Entries on spatial positioning:
..............................
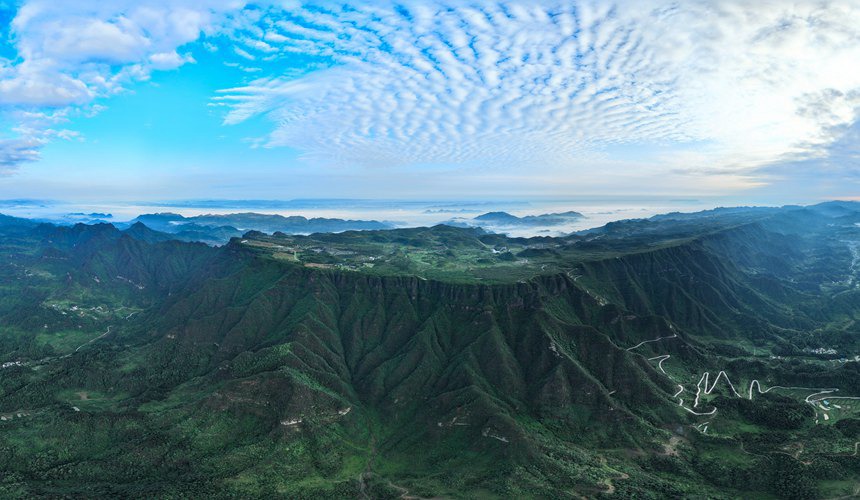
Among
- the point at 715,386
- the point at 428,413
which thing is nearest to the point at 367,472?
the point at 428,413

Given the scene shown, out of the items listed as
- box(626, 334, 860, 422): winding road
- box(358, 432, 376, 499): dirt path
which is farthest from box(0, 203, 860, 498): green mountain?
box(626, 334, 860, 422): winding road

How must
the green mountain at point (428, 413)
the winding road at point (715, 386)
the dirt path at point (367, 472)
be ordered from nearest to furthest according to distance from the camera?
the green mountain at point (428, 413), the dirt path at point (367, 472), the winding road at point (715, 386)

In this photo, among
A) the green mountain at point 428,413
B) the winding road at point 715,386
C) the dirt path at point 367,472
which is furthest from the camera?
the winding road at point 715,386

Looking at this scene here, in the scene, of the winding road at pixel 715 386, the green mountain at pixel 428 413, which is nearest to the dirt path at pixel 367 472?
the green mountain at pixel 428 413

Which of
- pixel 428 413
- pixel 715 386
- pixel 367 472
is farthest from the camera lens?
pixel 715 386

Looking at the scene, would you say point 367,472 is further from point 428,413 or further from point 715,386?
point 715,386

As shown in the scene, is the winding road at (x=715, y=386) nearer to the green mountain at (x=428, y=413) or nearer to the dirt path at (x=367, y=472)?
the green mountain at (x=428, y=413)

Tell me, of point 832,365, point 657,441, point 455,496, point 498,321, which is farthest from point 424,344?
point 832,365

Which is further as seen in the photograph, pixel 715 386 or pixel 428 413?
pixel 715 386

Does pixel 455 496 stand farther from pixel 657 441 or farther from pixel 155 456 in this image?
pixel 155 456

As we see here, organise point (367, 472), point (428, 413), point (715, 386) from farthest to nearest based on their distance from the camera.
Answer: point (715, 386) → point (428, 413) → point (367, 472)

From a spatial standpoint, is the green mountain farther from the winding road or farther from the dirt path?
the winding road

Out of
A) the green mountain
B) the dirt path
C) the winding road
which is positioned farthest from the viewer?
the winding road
..............................
Exercise details: All of the lines above should be printed exactly, minus the pictures.

The result:
Among
- the point at 715,386
- the point at 428,413
which thing is nearest to the point at 367,472?
the point at 428,413

Given the scene shown, out of the items listed as
- box(626, 334, 860, 422): winding road
- box(358, 432, 376, 499): dirt path
which is farthest from box(0, 203, 860, 498): green mountain?
box(626, 334, 860, 422): winding road

How must
the green mountain at point (428, 413)
the winding road at point (715, 386)
the dirt path at point (367, 472)
be ordered from nearest to furthest according to distance from the camera?
the green mountain at point (428, 413), the dirt path at point (367, 472), the winding road at point (715, 386)

In this photo, among
A) the green mountain at point 428,413
B) the winding road at point 715,386
C) the dirt path at point 367,472
which is furthest from the camera?
the winding road at point 715,386

Looking at this scene here, in the scene, of the winding road at pixel 715 386, the green mountain at pixel 428 413, which is nearest to the dirt path at pixel 367 472?
the green mountain at pixel 428 413

Which of
- pixel 428 413
- pixel 715 386
- pixel 367 472
is farthest from the camera lens?
pixel 715 386

Looking at the scene, would you say point 367,472 is further from point 428,413 or further from point 715,386?
point 715,386

As shown in the scene, is the winding road at (x=715, y=386) nearer to the green mountain at (x=428, y=413) or nearer to the dirt path at (x=367, y=472)?
the green mountain at (x=428, y=413)

Tell me, of point 832,365, point 657,441, point 455,496, point 498,321, which is farthest from point 424,344?
point 832,365

Which is further as seen in the photograph, pixel 715 386 or pixel 428 413?
pixel 715 386

Does pixel 455 496 stand farther from pixel 657 441 or farther from pixel 155 456 in this image?
pixel 155 456

As we see here, organise point (367, 472), point (428, 413), point (715, 386) from farthest to nearest based on their distance from the camera.
Answer: point (715, 386) → point (428, 413) → point (367, 472)

From a spatial standpoint, is the green mountain farther from the winding road or farther from the dirt path?
the winding road

Out of
A) the green mountain
B) the dirt path
C) the winding road
which is positioned farthest from the viewer?
the winding road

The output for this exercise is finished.